• [Text extract]:
In April the Mexican Congress voted to create a 27-million dollar fund for all braceros who worked in the U.S. between 1942 and 1964 when the program ended. Each worker would be entitled to between 3,000 and 5,000 pesos (about 300 to 500 dollars). Workers claim the deductions continued longer than the 1942 to 1946 period, and that they are owed more money than has been allotted to them.
Back to August , 2005 Table of Contents

President Fox Says He Will Create Old Age Pension
President Vicente Fox announced in early August that beginning with next year’s budget there will be old age pensions for Mexicans, particularly those with low incomes. He said that today 75 percent of all Mexicans have no such pension.
Former Mexico City mayor Andrés Manuel López Obrador of the Party of the Democratic Revolution (PRD) began giving pensions to older Federal District residents a few years ago, a measure thought to contribute to his great popularity in election polls.
Back to August , 2005 Table of Contents

Report on SABES Election
As reported in earlier editions of MLNA, in May of 2005 the Conciliation and Arbitration Board in Guanajuato took the historic step of ordering a secret ballot election. In addition, she permitted international observers to be present during a complex election which involved four sites and more than 1000 workers. The English version of the election report prepared by the team of international observers is included here in its entirety.
August 12, 2005
Lic. Maria Libia Gómez Padilla, Pesident
Conciliation and Arbitration Board of Leon, Guanajuato
Dear Lic. Gómez,
We are writing to you to send the complete report which was prepared by the team of internaitonal observers regarding the election at SABES which took place on the 31st of May, 2005.
We wish to emphasize that we believe that this election represents an extremely important advance. We recognize that many of the problems which emerged occurred in part because this was the first election of this type and in part because it was very complicated to carry out such an election in four locations at the same time. In this report we have focused on details, not to disparage what occurred, but from a strong desire to help correct such problems for the future. We hope that it will prove to be useful.
Once again we wish to congratulate you for the great accomplishment that this secret ballot election represents. We consider it to be an achievement of historic importance and hope that it will serve as an example in other regions of the country.
If you have questions or concerns or if we may be of assistance in any way in the future, please do not hesitate to contact us.
Sincerely,
Eric Duncan, American Federation of Teachers (AFL-CIO)

• [Data listing]:

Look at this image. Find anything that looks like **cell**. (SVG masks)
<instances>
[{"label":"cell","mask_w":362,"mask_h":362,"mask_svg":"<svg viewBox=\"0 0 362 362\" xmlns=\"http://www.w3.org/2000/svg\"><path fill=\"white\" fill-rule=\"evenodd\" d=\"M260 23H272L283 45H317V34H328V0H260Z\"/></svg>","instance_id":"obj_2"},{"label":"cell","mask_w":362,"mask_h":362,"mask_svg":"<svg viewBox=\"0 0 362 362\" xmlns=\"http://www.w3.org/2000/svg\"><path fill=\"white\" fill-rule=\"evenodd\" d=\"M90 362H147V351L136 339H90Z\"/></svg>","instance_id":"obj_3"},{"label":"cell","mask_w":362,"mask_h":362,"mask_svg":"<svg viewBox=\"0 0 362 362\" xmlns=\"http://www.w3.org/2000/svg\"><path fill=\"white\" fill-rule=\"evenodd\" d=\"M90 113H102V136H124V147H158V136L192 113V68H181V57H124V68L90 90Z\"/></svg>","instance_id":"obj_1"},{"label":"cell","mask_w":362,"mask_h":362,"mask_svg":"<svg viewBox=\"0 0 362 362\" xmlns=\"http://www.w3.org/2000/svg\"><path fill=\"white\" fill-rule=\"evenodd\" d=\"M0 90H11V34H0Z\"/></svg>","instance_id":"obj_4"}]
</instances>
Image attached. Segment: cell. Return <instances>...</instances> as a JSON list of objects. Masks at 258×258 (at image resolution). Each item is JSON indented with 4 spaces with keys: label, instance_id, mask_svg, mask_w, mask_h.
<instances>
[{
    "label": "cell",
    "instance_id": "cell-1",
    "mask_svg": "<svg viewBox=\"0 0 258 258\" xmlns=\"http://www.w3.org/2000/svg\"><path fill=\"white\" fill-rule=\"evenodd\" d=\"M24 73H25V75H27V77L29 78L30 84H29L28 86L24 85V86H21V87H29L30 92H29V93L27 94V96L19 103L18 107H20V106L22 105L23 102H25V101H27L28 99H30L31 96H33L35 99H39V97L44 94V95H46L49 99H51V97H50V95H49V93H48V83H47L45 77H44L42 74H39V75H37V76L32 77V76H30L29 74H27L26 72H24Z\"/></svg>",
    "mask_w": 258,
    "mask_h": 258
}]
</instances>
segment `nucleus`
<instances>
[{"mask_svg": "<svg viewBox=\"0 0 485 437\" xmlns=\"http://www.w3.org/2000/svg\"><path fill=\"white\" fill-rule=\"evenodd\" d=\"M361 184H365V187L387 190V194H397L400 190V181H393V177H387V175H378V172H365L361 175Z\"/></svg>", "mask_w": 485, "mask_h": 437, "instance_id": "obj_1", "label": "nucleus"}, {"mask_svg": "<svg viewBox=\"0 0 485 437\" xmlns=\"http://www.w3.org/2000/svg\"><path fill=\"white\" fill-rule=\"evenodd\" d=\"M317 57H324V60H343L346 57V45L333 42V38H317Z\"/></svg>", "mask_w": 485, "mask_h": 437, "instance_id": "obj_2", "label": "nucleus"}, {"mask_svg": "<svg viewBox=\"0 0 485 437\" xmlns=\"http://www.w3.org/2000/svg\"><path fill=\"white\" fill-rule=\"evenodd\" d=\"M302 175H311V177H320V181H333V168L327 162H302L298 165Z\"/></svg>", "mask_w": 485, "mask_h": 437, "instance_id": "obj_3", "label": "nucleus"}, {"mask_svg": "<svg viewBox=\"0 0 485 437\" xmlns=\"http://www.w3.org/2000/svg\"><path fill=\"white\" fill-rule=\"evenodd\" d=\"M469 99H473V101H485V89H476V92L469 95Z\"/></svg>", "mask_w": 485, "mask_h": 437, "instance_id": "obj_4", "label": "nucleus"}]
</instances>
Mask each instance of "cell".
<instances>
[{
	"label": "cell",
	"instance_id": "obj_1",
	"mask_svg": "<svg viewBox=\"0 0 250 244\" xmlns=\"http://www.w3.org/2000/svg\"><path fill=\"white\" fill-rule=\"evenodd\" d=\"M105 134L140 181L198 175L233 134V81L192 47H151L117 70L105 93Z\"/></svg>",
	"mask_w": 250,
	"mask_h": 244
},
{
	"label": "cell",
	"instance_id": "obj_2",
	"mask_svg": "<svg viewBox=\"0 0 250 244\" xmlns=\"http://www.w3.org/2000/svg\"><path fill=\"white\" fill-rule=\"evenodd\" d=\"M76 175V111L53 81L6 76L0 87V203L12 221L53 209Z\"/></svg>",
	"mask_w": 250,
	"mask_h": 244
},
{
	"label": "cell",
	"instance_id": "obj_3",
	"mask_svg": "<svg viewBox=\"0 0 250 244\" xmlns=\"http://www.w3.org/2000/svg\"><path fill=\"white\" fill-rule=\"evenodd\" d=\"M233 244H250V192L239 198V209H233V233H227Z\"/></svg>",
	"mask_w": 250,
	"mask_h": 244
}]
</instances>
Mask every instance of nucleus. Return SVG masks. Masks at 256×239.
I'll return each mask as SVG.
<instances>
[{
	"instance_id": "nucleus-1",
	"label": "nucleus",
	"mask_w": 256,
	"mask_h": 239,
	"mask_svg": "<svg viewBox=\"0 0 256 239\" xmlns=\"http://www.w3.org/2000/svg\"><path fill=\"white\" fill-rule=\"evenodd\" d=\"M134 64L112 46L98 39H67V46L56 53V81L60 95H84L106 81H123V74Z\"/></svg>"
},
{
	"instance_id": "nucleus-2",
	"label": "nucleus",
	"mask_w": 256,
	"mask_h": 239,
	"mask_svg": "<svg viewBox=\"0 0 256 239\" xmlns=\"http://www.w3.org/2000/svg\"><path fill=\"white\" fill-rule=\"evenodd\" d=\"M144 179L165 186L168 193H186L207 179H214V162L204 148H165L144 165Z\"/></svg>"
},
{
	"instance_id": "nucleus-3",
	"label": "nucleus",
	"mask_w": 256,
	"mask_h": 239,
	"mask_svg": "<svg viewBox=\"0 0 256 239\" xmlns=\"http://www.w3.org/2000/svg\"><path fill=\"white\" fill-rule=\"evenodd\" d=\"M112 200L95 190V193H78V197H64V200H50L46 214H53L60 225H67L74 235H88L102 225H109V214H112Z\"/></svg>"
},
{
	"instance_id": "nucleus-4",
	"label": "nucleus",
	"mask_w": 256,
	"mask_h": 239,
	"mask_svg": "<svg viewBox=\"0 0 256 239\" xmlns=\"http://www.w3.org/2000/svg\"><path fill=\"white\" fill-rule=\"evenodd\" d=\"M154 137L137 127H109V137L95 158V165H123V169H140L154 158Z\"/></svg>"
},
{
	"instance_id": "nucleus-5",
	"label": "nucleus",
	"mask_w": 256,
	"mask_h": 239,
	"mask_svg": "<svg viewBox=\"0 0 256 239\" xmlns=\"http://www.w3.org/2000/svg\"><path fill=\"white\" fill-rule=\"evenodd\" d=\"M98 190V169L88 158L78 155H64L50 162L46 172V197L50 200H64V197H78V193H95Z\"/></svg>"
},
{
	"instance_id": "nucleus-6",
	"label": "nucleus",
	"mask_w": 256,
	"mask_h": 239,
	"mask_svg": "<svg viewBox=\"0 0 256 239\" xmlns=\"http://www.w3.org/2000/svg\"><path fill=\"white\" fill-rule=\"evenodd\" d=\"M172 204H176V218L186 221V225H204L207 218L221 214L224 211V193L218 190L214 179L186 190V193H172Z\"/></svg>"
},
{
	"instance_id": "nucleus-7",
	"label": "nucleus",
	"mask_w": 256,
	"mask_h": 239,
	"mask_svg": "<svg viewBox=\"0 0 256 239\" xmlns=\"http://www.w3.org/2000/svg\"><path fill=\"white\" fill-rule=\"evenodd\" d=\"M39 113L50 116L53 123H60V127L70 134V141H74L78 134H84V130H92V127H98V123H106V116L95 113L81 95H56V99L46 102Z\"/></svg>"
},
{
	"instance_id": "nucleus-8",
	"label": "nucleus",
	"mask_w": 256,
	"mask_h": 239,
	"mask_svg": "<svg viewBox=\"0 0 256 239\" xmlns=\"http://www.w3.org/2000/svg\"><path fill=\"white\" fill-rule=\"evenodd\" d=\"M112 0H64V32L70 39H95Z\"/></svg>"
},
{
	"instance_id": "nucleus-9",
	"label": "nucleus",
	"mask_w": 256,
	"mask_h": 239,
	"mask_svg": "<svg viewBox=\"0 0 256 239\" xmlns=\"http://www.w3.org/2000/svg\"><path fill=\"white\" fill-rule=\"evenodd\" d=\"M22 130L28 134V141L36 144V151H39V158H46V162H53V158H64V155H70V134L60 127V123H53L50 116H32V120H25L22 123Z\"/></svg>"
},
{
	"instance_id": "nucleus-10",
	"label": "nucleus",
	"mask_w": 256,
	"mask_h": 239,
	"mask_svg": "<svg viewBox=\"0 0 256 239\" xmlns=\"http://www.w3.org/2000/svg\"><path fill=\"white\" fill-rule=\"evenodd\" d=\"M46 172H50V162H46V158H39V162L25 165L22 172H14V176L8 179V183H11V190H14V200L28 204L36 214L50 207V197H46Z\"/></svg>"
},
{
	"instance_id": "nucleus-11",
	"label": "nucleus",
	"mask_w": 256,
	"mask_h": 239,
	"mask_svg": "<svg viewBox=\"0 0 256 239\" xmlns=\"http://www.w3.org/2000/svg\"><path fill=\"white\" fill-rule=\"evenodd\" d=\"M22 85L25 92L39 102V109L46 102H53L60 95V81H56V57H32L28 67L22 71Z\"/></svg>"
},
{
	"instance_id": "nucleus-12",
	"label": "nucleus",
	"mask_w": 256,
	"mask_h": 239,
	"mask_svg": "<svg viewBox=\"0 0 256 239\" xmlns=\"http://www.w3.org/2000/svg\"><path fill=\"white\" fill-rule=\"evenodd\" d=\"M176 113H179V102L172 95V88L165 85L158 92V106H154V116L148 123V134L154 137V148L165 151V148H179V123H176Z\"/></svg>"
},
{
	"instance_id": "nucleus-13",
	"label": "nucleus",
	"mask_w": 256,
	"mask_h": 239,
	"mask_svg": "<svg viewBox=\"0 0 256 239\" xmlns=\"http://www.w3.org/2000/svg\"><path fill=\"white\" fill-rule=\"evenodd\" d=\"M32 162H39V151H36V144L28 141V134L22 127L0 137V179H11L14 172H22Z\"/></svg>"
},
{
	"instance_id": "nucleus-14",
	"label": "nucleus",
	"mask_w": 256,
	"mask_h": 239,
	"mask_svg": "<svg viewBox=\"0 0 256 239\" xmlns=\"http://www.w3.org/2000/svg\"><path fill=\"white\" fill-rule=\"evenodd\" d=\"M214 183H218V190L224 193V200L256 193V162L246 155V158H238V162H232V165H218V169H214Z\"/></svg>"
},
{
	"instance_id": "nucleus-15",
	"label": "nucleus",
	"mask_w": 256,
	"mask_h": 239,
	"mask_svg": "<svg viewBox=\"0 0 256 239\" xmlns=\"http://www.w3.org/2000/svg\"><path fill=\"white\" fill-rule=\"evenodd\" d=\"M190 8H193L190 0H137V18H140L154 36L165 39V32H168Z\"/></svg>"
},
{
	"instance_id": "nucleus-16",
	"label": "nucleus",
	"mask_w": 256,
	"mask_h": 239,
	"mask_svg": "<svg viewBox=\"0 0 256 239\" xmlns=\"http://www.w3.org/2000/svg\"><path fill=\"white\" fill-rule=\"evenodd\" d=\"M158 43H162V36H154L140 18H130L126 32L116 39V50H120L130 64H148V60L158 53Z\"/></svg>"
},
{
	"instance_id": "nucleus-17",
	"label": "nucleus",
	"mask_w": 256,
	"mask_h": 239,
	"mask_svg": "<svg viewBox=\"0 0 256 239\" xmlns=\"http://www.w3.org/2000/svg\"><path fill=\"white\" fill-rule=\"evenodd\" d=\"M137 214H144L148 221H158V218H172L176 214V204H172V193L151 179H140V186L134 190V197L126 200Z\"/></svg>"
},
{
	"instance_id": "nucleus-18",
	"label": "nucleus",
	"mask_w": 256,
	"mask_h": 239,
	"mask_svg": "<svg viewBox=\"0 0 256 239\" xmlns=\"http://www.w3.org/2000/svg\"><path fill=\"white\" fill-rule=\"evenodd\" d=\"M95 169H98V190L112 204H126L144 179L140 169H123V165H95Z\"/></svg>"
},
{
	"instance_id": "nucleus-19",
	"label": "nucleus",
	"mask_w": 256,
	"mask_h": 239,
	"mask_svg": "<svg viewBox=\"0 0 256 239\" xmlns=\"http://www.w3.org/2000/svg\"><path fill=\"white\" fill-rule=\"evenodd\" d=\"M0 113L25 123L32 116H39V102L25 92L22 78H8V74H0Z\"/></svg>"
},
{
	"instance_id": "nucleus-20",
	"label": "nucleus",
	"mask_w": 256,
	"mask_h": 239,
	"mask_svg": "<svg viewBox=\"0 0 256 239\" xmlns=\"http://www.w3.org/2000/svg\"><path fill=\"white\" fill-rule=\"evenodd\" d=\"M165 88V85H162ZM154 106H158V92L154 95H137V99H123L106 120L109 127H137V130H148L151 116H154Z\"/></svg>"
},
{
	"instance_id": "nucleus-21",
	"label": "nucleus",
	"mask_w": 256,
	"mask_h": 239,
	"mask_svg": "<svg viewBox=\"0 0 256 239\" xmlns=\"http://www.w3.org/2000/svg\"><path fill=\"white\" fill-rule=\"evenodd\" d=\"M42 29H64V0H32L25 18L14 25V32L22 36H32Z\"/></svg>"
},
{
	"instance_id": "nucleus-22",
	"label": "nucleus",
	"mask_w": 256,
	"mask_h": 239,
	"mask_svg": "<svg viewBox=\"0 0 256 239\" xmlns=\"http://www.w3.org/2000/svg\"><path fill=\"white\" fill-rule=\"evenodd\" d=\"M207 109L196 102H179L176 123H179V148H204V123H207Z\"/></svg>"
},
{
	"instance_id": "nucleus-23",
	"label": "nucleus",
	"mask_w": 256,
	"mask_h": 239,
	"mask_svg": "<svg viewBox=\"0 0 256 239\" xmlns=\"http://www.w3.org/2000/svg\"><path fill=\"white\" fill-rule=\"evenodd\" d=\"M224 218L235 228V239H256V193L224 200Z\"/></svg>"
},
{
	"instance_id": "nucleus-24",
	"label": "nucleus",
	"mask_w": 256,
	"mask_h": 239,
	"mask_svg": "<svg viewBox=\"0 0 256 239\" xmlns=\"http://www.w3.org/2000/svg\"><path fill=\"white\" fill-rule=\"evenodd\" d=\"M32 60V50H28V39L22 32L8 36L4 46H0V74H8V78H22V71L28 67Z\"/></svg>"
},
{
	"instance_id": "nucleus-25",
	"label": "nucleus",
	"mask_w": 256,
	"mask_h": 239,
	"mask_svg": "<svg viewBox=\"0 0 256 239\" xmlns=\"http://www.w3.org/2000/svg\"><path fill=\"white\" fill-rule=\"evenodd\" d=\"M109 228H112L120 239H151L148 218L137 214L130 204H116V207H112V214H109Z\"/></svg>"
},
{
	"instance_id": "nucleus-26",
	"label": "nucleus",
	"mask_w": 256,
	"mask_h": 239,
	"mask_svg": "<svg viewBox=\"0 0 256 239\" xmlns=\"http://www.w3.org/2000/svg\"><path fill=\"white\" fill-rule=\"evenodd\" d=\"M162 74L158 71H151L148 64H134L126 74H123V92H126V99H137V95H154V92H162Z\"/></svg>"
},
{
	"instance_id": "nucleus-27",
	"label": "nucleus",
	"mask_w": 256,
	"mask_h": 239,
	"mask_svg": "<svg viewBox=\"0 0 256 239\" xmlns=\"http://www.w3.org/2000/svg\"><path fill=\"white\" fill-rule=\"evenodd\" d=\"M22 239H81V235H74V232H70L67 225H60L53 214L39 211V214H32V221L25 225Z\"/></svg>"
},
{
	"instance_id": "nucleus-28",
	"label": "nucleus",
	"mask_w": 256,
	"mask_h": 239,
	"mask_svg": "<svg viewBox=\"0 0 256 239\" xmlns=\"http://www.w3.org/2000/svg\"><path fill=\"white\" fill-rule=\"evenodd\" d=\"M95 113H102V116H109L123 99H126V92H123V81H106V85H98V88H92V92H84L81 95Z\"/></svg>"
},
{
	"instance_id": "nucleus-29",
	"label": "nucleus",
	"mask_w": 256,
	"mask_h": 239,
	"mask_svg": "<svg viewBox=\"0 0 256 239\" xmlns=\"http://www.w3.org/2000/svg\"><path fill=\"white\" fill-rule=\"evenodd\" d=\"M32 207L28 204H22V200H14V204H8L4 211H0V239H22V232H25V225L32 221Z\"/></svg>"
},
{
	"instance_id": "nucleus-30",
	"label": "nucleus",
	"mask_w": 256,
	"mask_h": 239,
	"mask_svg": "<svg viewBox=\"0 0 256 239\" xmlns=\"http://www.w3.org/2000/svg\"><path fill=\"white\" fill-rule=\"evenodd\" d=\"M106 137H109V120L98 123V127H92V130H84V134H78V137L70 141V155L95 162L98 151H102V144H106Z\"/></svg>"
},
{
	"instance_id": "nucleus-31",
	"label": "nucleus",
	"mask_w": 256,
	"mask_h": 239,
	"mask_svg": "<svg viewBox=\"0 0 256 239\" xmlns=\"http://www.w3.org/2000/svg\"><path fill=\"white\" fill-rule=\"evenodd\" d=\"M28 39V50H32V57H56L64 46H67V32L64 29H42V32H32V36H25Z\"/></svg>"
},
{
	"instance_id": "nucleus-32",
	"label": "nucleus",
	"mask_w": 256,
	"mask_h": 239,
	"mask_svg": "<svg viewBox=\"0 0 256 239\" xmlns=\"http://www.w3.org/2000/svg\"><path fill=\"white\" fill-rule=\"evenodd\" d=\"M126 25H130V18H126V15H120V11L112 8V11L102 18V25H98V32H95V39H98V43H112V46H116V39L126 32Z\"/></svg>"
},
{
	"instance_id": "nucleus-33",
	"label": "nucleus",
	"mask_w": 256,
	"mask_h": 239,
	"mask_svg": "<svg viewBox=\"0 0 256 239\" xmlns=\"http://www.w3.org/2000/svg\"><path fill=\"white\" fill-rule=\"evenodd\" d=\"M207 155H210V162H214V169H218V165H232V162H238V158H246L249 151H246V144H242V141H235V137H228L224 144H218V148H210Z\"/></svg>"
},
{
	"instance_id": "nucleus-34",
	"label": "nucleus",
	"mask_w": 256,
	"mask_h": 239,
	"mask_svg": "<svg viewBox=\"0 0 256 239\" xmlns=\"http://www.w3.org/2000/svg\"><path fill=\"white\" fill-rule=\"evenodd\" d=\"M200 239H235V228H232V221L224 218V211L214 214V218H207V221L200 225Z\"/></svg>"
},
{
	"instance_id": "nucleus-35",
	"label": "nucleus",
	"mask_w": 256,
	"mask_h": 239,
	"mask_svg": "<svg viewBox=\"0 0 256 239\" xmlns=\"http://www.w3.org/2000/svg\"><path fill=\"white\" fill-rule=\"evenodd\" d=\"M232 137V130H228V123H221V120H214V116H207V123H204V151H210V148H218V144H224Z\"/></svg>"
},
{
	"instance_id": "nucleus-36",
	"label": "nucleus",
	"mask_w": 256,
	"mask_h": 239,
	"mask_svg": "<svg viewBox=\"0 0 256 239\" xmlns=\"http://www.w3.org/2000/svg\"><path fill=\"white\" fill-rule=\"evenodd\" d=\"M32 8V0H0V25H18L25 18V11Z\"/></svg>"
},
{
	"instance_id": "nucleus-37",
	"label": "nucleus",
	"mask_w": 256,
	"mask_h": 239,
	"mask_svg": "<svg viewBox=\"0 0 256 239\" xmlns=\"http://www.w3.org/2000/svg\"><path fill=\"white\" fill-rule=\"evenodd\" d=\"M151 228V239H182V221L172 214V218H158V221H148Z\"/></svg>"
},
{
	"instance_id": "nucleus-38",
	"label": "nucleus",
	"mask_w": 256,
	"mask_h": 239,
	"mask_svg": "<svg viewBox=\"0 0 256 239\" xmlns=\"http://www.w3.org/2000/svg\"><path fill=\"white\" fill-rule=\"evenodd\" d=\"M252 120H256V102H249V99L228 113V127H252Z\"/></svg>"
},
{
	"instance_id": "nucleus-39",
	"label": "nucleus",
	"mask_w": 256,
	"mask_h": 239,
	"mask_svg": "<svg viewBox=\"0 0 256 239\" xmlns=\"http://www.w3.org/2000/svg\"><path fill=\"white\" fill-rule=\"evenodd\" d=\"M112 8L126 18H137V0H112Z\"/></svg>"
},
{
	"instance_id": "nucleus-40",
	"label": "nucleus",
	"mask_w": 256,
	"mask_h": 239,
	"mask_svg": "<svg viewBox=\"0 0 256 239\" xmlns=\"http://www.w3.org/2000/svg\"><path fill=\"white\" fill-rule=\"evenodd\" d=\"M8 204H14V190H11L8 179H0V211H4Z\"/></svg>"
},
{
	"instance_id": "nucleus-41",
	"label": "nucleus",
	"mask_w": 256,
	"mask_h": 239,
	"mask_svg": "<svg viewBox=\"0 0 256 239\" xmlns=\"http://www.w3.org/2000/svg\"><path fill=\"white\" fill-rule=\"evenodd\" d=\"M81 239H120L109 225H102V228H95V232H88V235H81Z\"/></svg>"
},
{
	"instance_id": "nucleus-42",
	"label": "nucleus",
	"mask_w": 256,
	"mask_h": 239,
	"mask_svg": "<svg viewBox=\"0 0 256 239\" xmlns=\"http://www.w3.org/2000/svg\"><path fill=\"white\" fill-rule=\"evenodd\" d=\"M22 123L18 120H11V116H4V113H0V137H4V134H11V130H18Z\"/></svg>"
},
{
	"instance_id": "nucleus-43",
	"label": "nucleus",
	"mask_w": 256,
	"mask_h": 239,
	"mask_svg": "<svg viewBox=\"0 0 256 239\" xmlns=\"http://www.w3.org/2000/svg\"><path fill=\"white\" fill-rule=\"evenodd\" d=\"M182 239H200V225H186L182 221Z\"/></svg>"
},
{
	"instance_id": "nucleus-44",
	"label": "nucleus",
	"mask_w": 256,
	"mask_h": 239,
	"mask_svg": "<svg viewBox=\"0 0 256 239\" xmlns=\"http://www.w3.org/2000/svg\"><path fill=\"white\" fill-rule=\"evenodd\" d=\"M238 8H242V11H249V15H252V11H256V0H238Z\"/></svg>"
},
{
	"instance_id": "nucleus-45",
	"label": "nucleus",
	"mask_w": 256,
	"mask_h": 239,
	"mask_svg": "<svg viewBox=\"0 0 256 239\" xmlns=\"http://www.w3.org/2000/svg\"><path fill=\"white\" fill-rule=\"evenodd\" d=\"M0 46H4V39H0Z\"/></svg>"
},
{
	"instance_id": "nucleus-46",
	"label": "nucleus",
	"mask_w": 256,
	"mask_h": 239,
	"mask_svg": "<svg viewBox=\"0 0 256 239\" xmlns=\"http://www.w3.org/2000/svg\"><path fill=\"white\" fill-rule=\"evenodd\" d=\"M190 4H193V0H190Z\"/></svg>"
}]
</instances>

• [Requests]:
(1) Translate this sentence from the Mexican labor news extract into Spanish: "He said that today 75 percent of all Mexicans have no such pension."
(2) According to the Mexican labor news extract, how large a fund did the Mexican Congress vote in April to create for braceros?
(3) Pick up the Mexican labor news extract from where it stops, and write the lines that would follow its final line.

• [Results]:
(1) Dijo que hoy en día el 75 por ciento de todos los mexicanos no cuenta con una pensión de ese tipo.

(2) A 27-million dollar fund.

(3)
Deborah Schwartz, CBLOC
Mary Mendez, Enlace
Maureen Casey, New York State Labor-Religion Coalition
Linda Vila Passione, New York State United Teachers
Richard Neira, New York State United Teachers
Ben Davis, Solidarity Center, AFL-CIO
Ben Cokelet, Solidarity Center, AFL-CIO
Robin Alexander, United Electrical, Radio and Machine Workers of America (UE)
REPORT ON SABES ELECTION
On May 30 - 31st, a team of nine international observers participated in the first secret ballot election ever ordered by a labor board in Mexico. The decision by Lic. Libia Gomez Padilla, the president of the Junta Local de Conciliacion y Arbitraje in Leon, Guanajuato, to hold an election by secret ballot was unprecedented and a major step forward. The general practice in Mexican labor board elections is that workers are required to express their choice out loud in front of the labor authorities and representatives of the employer and competing unions. This is obviously an extremely intimidating and often risky proposition, as workers are subjected to psychological and often physical violence.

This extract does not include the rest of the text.